For me, there is something spiritual and mystical about being in the Keys. There is little in this world that compares to sitting on a dock with someone you love and watching the sun drop below the horizon. It is in these types of moments that I understand what the ancient Celtic people were talking about when they spoke of “thin places.”
Thin places are not named “thin” because the altitude is higher or the air is any thinner at these places. Rather, they are called “thin” because it is believed that in these places the distance between heaven and earth shrinks, and the veil between the two worlds is so “thin” you can actually perceive something of heaven itself. It is a place where you know, if only for a brief moment, that you are in the presence of God.
The more I think about it, the more I understand that thin places don’t always have to be actual physical places. Thin places happen whenever and wherever we become aware of the presence of God in the world around us.

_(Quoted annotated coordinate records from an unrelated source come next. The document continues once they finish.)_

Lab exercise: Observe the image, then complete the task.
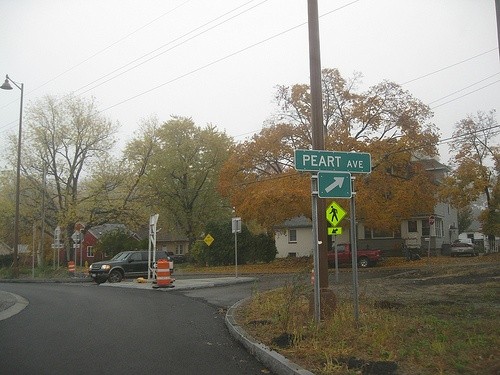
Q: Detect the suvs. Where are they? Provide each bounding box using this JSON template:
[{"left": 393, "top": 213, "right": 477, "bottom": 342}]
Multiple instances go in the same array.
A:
[{"left": 89, "top": 251, "right": 173, "bottom": 284}]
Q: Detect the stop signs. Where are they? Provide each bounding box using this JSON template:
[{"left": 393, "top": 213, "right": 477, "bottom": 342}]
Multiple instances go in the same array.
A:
[{"left": 429, "top": 215, "right": 435, "bottom": 224}]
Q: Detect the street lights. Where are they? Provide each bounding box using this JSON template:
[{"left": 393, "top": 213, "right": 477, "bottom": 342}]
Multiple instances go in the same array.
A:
[{"left": 0, "top": 73, "right": 24, "bottom": 266}]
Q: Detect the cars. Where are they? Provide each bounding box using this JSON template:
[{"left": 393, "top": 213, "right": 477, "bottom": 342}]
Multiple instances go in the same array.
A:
[{"left": 449, "top": 239, "right": 480, "bottom": 258}]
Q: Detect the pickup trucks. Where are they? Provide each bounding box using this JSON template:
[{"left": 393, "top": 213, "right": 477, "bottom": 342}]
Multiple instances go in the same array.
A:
[{"left": 327, "top": 244, "right": 382, "bottom": 267}]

Whether it is watching a sunset or sitting in the mountains, or maybe singing a hymn or a more contemporary worship song, perhaps for you, those thin places happen during your quiet time…when it is just you and God.
In Psalm 27, when David writes, “One thing I ask of the Lord…,” I get the sense that the one thing David is asking for is a “thin place”, a place where he can know that he is in the presence of God.
You know, maybe this should be our daily prayer:
One thing I asked of the Lord, that will I seek after: to live in the house of the Lord all the days of my life, to behold the beauty of the Lord, and to inquire in his temple.